Così dicasi per l’efficienza, l’efficacia e l’appropriatezza dell’offerta sanitaria. Sull’insieme di questi aspetti manca una lettura in ordine alla procedura di analisi che la regione intende porre in essere per la realizzazione delle criticità dei modelli di offerta delle prestazioni sanitarie.

                Inoltre, non conosciamo quali proposte la regione intende presentare ai ministeri vigilanti in merito alla realizzazione della nuova rete ospedaliera in considerazione della necessità di garantire lo sviluppo in modo bilanciato, senza provocare pericolose riduzioni dei livelli essenziali di assistenza, anche in relazione all’auspicato rafforzamento dei servizi territoriali ( vedi il caso delle deroghe concesse all’emilia Romagna).

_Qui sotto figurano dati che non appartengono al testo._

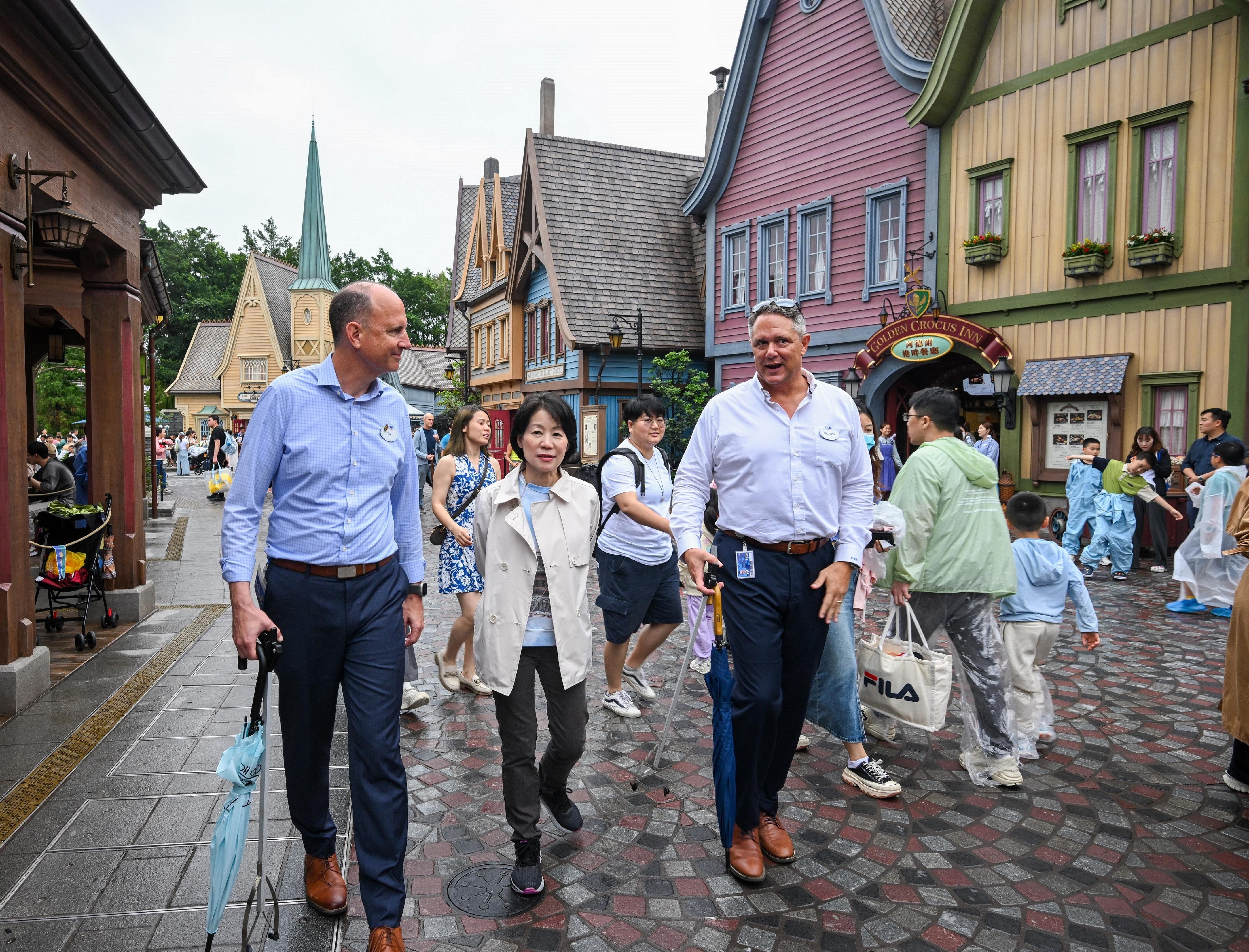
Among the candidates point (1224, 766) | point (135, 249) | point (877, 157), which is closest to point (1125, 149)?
point (877, 157)

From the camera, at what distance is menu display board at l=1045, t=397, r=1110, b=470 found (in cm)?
1253

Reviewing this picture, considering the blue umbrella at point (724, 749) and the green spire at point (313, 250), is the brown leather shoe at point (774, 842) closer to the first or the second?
the blue umbrella at point (724, 749)

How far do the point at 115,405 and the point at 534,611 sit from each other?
6.30m

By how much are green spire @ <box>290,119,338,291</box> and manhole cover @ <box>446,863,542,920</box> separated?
47607 mm

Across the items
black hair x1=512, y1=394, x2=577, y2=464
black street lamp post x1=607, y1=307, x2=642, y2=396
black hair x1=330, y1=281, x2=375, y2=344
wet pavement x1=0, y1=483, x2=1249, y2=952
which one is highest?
black street lamp post x1=607, y1=307, x2=642, y2=396

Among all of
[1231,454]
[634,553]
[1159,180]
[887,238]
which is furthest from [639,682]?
[887,238]

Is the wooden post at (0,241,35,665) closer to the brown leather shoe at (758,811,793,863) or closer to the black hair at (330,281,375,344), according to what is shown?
the black hair at (330,281,375,344)

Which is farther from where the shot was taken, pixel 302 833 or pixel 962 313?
pixel 962 313

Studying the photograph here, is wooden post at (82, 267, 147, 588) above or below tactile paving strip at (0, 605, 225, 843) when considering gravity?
above

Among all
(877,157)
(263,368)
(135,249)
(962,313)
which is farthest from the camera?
(263,368)

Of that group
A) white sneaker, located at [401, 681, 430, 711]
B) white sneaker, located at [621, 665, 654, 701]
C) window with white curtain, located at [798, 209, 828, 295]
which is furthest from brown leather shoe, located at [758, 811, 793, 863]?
window with white curtain, located at [798, 209, 828, 295]

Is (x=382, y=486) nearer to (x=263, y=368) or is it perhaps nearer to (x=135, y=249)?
(x=135, y=249)

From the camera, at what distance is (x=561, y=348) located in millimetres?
23000

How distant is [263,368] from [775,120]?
128 ft
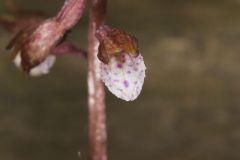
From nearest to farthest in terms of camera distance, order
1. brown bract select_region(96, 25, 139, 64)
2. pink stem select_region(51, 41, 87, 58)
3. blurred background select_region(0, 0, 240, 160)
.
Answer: brown bract select_region(96, 25, 139, 64) → pink stem select_region(51, 41, 87, 58) → blurred background select_region(0, 0, 240, 160)

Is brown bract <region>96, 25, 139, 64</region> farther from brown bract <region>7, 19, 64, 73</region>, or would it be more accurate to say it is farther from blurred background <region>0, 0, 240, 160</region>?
blurred background <region>0, 0, 240, 160</region>

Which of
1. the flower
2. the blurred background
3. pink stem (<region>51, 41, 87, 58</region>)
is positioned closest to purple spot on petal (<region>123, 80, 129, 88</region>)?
the flower

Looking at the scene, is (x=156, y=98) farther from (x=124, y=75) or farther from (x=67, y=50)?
(x=124, y=75)

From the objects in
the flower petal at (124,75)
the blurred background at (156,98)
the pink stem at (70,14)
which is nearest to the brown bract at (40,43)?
the pink stem at (70,14)

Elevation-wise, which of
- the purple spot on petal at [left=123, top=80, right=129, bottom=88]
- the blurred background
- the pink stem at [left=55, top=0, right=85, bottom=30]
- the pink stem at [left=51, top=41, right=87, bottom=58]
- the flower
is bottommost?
the blurred background

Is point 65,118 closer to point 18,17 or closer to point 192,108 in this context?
point 192,108

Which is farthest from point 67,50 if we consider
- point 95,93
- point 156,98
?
point 156,98
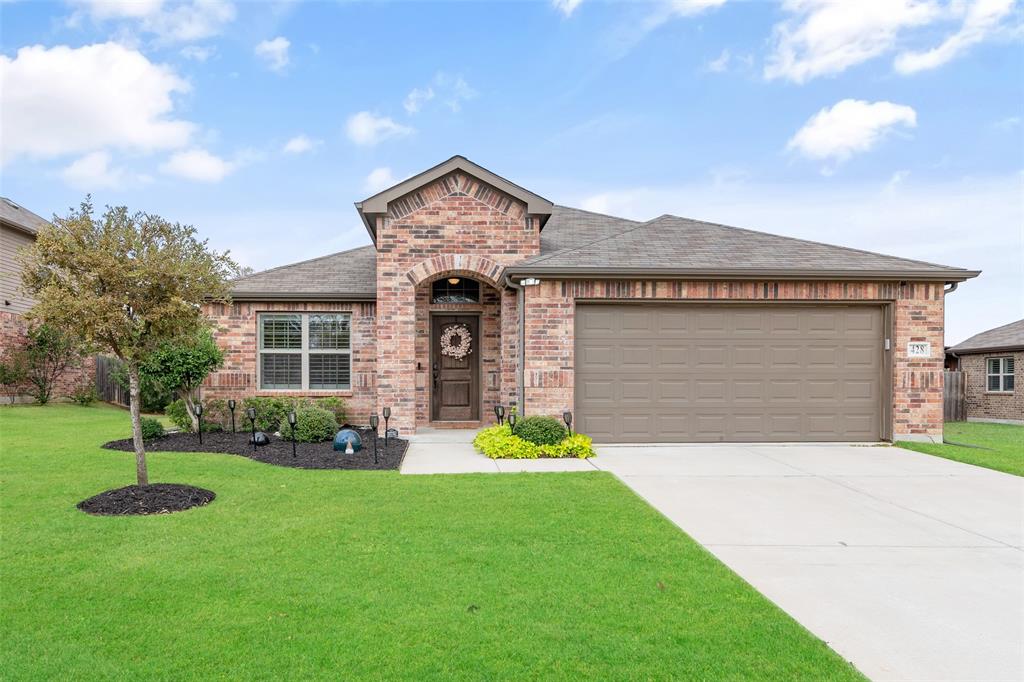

Gli  investimenti sulle politiche della qualità ( vero grande problema della Puglia), rendono necessario un programma serio, incisivo , improcrastinabile. Sulla fase di  centralizzazione dei risparmi che si stanno producendo (vedi protesi, vaccini, mammografi, assicurazioni, spese della farmaceutica ecc.) rendono ancor di più incomprensibili i ritardi di Innovapuglia sulle gare di acquisto di grandi dimensioni. Cosa intollerabile, che stà determinando un danno irreparabile sul recupero di quei risparmi che erano destinati agli investimenti ed all’occupazione. 

Sulla spesa farmaceutica, le misure avviate nei confronti dei soggetti prescrittori , vanno ulteriormente rafforzate. 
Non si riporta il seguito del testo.